I nod, fighting my irritation. I’d gotten used to the lack of wardens around this place.
    I push open the door. Julian is reading at the desk.

“How’d it go?” he asks.

“Fine. I took a bunch of photos and Faye made a thousand notes about something. Possibly about a breech cloth,” I say, shrugging at Julian’s confused expression. “I don’t even know. We’ll have it ready for the group tomorrow.”

Julian closes the book and opens his mouth to speak, but says nothing. His eyes drop back to the page. I start to gather my things for a shower, even though I’ll be trapped in steaming dishwater for half the evening, but before I leave the room, Julian looks up again.

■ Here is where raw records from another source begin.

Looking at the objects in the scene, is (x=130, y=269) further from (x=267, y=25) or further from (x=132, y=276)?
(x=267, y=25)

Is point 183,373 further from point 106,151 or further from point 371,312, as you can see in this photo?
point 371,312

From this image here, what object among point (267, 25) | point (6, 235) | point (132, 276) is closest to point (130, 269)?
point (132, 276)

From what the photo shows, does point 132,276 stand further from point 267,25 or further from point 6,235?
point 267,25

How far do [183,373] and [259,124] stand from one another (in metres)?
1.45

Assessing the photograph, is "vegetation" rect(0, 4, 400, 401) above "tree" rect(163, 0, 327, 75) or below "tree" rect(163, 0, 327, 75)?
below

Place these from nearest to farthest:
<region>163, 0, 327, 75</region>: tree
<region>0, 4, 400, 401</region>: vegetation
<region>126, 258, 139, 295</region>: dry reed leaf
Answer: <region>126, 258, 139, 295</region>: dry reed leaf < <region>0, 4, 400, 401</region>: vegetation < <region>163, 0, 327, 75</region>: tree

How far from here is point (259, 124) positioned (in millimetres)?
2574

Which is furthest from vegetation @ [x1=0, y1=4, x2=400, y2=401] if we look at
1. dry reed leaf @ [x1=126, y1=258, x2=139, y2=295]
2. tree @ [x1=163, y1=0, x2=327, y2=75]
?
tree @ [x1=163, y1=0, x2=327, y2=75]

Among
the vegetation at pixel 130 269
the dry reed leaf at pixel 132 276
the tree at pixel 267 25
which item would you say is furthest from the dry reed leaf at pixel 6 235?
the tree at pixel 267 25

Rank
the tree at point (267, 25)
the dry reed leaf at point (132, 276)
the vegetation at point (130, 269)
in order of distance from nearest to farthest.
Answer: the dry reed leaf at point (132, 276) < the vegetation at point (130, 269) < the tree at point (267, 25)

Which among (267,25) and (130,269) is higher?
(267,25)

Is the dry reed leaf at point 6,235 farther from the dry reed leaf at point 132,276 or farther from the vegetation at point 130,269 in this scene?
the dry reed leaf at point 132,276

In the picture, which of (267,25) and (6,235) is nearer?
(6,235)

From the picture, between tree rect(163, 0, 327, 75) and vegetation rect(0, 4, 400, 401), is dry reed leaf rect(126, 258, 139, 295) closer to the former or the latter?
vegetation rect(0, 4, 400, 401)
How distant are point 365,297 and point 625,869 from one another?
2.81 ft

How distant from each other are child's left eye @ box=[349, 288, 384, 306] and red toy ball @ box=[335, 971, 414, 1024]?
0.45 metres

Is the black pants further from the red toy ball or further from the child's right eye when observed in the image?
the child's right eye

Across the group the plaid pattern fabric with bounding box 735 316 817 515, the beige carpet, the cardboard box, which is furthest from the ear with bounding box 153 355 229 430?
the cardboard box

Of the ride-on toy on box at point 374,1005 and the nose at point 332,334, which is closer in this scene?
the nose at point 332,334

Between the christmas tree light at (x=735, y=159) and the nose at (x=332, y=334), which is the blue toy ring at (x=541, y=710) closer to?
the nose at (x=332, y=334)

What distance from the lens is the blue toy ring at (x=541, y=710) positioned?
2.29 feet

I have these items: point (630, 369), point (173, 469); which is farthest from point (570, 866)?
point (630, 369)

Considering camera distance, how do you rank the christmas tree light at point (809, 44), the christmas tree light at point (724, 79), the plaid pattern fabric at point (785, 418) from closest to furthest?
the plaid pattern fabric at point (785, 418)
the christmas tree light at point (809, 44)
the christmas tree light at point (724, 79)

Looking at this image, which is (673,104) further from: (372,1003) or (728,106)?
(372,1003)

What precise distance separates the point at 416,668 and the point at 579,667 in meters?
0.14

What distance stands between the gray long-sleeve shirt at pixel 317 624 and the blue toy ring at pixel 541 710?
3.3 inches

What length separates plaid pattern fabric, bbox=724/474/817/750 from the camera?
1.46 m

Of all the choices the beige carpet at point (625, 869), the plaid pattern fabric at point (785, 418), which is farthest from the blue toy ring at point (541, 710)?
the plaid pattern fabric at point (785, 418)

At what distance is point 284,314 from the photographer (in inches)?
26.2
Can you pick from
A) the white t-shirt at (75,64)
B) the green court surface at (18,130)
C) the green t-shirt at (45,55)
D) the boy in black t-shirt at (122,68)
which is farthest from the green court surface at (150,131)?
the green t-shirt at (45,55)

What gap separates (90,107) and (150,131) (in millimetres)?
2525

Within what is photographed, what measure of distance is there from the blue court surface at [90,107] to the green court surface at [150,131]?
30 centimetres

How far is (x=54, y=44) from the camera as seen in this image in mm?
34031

“What?” I prompt him to spit it out, not in the mood to explain my hallway conversation with Jeremy.

“What was she like?”

I frown. “Who?”

“Faye.” He pushes his glasses up the bridge of his nose. “Never mind.”

“Oh.” I lean against the door. “She’s alright. A little weird, sometimes I can’t even understand what she’s saying, but she’s funny as hell. Why?”

He shifts on the bed, looks down at his book. “Just checking. You know, to make sure everything is going smoothly. For the project and everything.”

I nod, opening the door and stepping out into the hall, making no effort to understand what’s on this kid’s mind. Hard time prepared me for many things, but playing research assistant to a flock of nerds wasn’t one of them.